==== SUPPLIED TEXT

John Turnbull has been reading a recent report from Christian Ecology Link and wondering what it ought to say
What is the point of specifically Christian ecological thinking? It might be that the principal task is an internal one, to correct some specifically Christian error in the light of contemporary thinking. After the standard dismissal of supposed complacent interpretations of Genesis 1 (‘have dominion over the creatures of the earth’ etc) there is not a great deal left to say. Christians are as bad as other people, but not in a specially interesting way. It is one of the disappointments of atheists that the strident secularism of Western Europe has not led to a waning of capitalism’s crimes from when it was so enthusiastically powered by the Protestant work ethic.
The best justification would surely be if Christian theology had something distinctive and profound to say, something new to add to the general debate. John Habgood’s The Concept of Nature (2002) was a popular work that fulfilled this criterion. Whether one agrees with him or not, it is clear that he brought a distinct theological wisdom to the subject, that his Christian understanding informed his scientific reflection.
Christian ecologists might hope to be in this second category, but are much more likely to fall into a third group, those who support the secular, mildly-liberal consensus, who will therefore respond to government initiatives by speaking to their particular community, who will rally the church-going sub-group to the greater cause. The hope seems to be that by delivering a constituency, they will gain a place at high table and so the chance to take part in the wider discussions.
The purpose of a report
This may seem unduly cynical, but it is a real danger that supposedly Christian involvement in an area such as ecology is no more than propaganda, dressing up a wider consensus (on global warming for example) that may or not be valid, in terms that will appeal to a particular constituency. It does the wider subject no favours to suggest that there is a specific faith perspective when there is not, and it demeans Christianity to suggest that we cannot take part in a debate unless it is presented to us in our own pious language.
In late March, Christian Ecology Link published a report Faith and Power: the case for a low consumption, non-nuclear, energy strategy (14pp of text, £2 or downloadable from
What a gentle world ecologists must live in. There are, it is true, a number of biblical quotations in this text, but none that have any appreciable effect upon the argument. They are in effect Christian window dressing. It acknowledges that ‘the UK Government invited greater dialogue with faith communities in order to improve consultation on public policy,’ and one can understand that they do not wish to be rude, but this report is so anodyne it is embarrassing that they should seem to speak on our behalf.
Tell it like it is
Divorce, and the rejection of marriage, is one of the most significant social contributors to increased carbon dioxide emissions in the UK. Dividing households need more and more houses, cars, washing machines, etc. ‘Get married, stay married, save the planet.’ How would a Christian Ecology group deal with such a proposal? We would love to know.
Commending marriage in order to reduce carbon dioxide emissions does not seem quite the ticket. But a government (that has done much to undermine the institution of marriage) ought to be interested in such a suggestion when it asks for comments on energy policy. Discourage divorce and keep to the Kyoto protocols? Who would dare to tell them?

========

**SET OF TASKS**
1 > Answer these questions from the article on Christian ecological thinking.
(a) In what year was John Habgood's The Concept of Nature published?
(b) How many pages of text does the Christian Ecology Link report contain?
(c) What slogan about marriage does the article quote?
2 > Decide whether each statement agrees with the article on Christian ecological thinking. Answer yes or no, and quote the words that decide it.
(a) Christian Ecology Link published its report in late March.
(b) The biblical quotations in the report noticeably shape its argument.
(c) The article claims that Christians behave worse than other people.
Answers must rest on the article alone.

==== DATA EXTRACTS

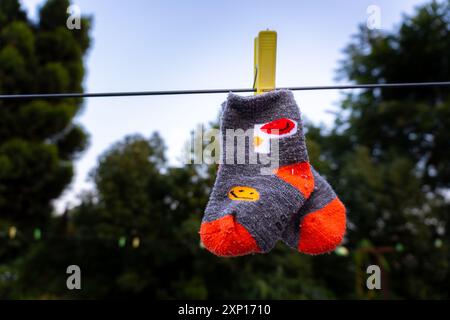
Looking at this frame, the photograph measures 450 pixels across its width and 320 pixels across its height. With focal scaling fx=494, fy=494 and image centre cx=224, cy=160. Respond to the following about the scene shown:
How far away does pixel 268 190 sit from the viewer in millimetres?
1217

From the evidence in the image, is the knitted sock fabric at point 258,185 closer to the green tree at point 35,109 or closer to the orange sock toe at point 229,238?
→ the orange sock toe at point 229,238

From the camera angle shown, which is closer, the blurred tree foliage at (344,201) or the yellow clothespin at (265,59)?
the yellow clothespin at (265,59)

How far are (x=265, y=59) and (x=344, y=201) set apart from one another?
4.56m

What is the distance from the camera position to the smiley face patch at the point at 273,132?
4.31 feet

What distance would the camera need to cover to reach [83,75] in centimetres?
610

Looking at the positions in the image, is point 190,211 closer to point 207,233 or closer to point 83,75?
point 83,75

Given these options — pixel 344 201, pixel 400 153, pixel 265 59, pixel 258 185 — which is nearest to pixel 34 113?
pixel 344 201

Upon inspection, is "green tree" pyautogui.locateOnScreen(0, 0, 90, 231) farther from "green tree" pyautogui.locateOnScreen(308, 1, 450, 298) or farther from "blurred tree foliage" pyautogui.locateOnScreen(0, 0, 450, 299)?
"green tree" pyautogui.locateOnScreen(308, 1, 450, 298)

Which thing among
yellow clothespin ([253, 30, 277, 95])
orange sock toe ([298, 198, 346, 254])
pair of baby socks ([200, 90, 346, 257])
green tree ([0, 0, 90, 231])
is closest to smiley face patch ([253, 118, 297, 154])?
pair of baby socks ([200, 90, 346, 257])

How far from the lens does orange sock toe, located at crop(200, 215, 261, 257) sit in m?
1.12

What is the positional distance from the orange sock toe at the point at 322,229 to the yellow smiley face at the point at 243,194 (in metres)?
0.19

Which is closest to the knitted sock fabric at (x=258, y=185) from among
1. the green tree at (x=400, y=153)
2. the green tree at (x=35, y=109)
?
the green tree at (x=400, y=153)

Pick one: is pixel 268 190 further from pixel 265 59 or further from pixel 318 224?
pixel 265 59

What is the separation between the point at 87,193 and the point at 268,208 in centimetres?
446
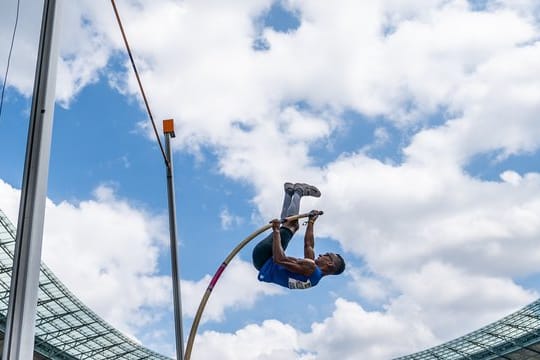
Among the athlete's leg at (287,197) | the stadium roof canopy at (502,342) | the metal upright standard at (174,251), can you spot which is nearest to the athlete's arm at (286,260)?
the athlete's leg at (287,197)

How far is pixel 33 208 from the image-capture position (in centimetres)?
322

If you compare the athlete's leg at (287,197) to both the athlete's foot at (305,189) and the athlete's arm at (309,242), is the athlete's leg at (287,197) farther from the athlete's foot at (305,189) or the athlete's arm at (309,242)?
the athlete's arm at (309,242)

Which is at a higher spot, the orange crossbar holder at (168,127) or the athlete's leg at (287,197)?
the orange crossbar holder at (168,127)

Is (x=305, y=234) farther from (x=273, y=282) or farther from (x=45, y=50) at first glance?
(x=45, y=50)

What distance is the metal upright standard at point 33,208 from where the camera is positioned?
2.96 m

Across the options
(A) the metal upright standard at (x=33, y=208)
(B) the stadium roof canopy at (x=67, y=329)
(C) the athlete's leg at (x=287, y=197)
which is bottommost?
(A) the metal upright standard at (x=33, y=208)

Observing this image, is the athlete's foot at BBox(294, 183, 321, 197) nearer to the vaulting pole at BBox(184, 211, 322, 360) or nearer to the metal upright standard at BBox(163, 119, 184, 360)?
the vaulting pole at BBox(184, 211, 322, 360)

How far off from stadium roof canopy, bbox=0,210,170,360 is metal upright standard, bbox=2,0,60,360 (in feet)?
76.8

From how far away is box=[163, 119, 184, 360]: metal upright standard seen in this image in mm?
6520

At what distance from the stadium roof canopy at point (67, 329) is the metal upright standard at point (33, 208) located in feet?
76.8

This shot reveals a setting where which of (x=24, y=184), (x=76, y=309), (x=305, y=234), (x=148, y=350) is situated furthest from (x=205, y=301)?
(x=148, y=350)

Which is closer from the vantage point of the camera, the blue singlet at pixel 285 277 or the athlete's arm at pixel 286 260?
the athlete's arm at pixel 286 260

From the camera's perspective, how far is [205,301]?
239 inches

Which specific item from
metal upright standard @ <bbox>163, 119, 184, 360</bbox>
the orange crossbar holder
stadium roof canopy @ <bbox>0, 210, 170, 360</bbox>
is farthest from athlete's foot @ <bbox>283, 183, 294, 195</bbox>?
Answer: stadium roof canopy @ <bbox>0, 210, 170, 360</bbox>
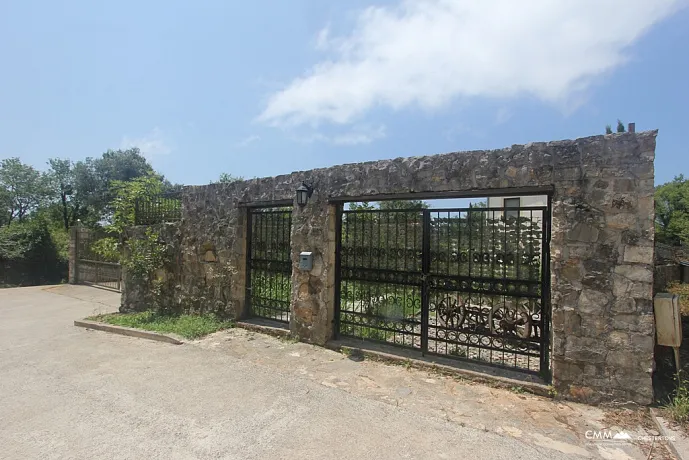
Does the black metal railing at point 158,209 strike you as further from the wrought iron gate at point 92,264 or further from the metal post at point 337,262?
the wrought iron gate at point 92,264

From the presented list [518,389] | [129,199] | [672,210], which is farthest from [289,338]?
[672,210]

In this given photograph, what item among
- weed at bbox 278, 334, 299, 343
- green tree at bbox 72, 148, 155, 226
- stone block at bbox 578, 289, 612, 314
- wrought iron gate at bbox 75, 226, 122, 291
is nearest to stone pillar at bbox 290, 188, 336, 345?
weed at bbox 278, 334, 299, 343

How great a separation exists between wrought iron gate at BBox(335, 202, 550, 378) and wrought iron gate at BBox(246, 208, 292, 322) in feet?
4.09

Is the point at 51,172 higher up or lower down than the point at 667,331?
higher up

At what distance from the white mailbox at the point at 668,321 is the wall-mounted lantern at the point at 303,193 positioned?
4409mm

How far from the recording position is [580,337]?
141 inches

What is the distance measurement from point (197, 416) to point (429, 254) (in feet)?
10.7

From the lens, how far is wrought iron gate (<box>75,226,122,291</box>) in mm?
11969

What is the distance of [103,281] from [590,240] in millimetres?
14591

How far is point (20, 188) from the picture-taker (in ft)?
78.1

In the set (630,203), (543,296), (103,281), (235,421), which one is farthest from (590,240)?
(103,281)

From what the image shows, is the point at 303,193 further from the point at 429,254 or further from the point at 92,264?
the point at 92,264

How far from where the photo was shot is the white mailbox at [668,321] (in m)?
3.38

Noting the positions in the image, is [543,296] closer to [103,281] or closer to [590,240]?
[590,240]
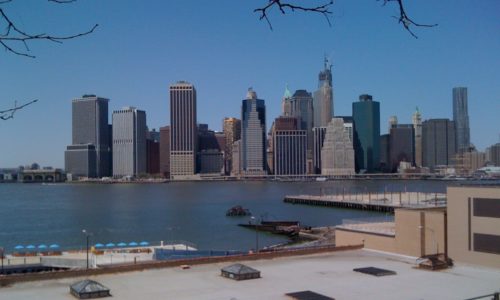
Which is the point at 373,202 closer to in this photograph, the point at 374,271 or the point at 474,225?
the point at 474,225

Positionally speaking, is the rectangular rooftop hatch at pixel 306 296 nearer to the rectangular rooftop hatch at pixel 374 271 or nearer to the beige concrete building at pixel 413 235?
the rectangular rooftop hatch at pixel 374 271

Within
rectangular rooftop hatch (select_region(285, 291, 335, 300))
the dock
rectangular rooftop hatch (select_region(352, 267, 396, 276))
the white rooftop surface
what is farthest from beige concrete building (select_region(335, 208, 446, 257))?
the dock

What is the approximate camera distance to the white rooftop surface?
1541cm

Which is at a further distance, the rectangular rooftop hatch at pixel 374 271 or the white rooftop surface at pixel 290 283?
the rectangular rooftop hatch at pixel 374 271

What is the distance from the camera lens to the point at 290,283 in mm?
16719

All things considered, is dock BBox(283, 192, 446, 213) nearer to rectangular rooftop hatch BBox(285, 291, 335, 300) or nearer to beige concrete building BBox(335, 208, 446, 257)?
beige concrete building BBox(335, 208, 446, 257)

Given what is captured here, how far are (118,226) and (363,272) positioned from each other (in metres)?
47.6

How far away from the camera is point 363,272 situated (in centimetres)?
1822

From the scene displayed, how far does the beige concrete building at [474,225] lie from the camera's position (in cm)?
1931

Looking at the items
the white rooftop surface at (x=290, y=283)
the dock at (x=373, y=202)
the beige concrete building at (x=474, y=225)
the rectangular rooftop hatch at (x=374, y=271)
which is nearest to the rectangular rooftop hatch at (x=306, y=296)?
the white rooftop surface at (x=290, y=283)

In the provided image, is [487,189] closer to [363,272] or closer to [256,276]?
[363,272]

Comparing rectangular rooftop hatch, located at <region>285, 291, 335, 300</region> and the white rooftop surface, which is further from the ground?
rectangular rooftop hatch, located at <region>285, 291, 335, 300</region>

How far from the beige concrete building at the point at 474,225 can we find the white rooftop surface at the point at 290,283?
1.59 ft

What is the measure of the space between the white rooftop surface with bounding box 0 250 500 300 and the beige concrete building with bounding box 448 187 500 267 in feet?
1.59
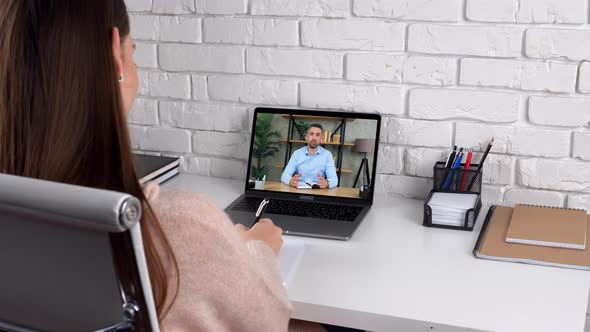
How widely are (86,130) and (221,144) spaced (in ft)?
3.29

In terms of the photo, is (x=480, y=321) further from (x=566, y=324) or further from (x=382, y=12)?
(x=382, y=12)

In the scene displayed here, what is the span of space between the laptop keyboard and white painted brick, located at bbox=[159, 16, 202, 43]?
43 centimetres

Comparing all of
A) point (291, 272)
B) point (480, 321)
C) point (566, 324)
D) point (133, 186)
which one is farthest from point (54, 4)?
point (566, 324)

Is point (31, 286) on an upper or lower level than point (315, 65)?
lower

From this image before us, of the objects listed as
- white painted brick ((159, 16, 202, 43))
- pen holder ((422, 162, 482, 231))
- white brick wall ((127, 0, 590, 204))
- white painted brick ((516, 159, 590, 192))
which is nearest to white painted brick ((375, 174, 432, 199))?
white brick wall ((127, 0, 590, 204))

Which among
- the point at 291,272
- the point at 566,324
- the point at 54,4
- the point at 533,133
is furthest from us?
the point at 533,133

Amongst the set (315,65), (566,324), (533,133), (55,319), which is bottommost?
(566,324)

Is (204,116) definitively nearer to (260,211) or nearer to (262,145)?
(262,145)

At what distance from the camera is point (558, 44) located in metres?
1.49

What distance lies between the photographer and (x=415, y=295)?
1.17 m

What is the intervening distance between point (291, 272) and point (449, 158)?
1.68 ft

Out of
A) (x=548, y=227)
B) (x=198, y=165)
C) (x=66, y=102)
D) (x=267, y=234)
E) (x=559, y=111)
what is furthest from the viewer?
(x=198, y=165)

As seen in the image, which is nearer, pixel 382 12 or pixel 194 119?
pixel 382 12

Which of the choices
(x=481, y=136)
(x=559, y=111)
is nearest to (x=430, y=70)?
(x=481, y=136)
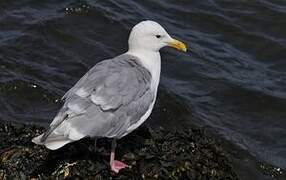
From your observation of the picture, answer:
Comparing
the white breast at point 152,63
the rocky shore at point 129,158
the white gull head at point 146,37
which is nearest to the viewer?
the rocky shore at point 129,158

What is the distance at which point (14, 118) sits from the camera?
8180mm

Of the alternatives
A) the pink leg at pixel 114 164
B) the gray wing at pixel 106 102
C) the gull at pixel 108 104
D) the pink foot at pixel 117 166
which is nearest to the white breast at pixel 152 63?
the gull at pixel 108 104

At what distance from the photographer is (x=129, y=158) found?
593cm

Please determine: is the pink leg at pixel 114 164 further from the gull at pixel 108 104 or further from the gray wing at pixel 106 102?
the gray wing at pixel 106 102

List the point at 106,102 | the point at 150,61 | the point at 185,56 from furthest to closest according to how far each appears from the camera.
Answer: the point at 185,56 < the point at 150,61 < the point at 106,102

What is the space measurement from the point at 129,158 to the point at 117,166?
0.23 meters

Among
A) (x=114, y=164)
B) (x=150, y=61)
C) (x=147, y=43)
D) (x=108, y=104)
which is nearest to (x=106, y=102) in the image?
Answer: (x=108, y=104)

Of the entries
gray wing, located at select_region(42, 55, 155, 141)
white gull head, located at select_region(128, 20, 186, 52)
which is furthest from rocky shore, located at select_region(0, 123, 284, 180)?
white gull head, located at select_region(128, 20, 186, 52)

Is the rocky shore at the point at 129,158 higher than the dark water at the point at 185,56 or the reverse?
higher

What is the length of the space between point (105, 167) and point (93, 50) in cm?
484

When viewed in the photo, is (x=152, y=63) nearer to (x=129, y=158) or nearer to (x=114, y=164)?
(x=129, y=158)

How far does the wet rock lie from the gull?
190mm

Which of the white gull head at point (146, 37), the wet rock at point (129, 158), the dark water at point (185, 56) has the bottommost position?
the dark water at point (185, 56)

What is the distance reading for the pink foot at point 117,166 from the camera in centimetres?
568
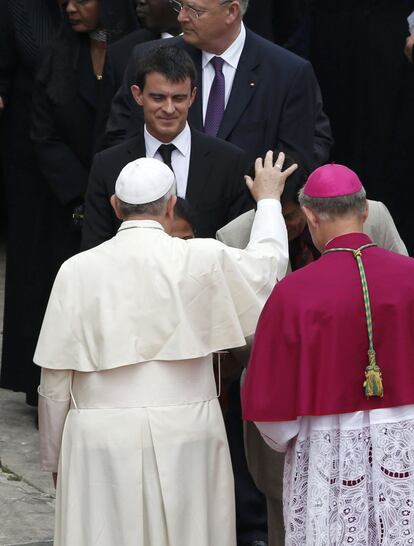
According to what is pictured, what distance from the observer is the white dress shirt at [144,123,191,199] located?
5961 mm

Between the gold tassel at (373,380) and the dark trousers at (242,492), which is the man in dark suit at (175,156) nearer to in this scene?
the dark trousers at (242,492)

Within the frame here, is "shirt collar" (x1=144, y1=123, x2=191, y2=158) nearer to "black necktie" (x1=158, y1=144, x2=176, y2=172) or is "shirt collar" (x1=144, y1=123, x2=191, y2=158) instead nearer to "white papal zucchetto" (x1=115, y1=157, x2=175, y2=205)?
"black necktie" (x1=158, y1=144, x2=176, y2=172)

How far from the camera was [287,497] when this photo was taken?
179 inches

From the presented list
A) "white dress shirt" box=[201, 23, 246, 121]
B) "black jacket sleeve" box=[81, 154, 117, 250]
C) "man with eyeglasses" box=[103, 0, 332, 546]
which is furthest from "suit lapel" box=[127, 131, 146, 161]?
"white dress shirt" box=[201, 23, 246, 121]

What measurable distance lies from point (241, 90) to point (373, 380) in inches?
91.4

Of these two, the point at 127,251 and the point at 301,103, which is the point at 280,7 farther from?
the point at 127,251

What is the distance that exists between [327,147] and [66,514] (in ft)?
8.45

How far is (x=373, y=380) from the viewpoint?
429 centimetres

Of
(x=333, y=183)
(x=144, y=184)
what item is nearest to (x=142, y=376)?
(x=144, y=184)

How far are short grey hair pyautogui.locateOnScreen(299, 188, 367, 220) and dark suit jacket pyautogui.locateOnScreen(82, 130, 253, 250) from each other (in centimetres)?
136

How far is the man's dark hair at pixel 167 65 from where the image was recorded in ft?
19.2

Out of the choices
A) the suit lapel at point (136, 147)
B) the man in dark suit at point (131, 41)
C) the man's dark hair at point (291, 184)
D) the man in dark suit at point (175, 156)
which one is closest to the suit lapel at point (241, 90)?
the man in dark suit at point (175, 156)

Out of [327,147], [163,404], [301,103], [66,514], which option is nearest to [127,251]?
[163,404]

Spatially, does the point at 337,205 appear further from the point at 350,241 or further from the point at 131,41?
the point at 131,41
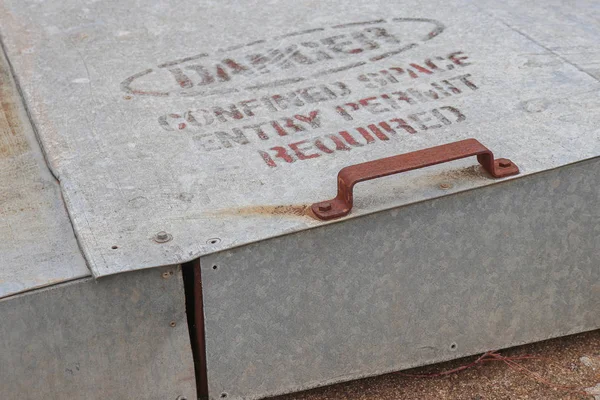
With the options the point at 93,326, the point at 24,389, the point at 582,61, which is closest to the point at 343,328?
the point at 93,326

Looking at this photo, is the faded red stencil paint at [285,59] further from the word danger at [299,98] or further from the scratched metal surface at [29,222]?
the scratched metal surface at [29,222]

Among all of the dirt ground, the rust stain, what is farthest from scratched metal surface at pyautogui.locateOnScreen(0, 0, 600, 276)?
the dirt ground

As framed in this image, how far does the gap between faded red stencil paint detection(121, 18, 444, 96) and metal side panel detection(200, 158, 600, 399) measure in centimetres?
57

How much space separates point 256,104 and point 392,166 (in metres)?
0.49

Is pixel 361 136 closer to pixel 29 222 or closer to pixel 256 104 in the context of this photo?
pixel 256 104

========

**SOLUTIONS FOR EACH TASK**
1 >
(a) 2002
(b) 14 pages
(c) ‘Get married, stay married, save the planet.’

2 >
(a) Yes: "In late March, Christian Ecology Link published a report"
(b) No: "none that have any appreciable effect upon the argument"
(c) No: "Christians are as bad as other people, but not in a specially interesting way."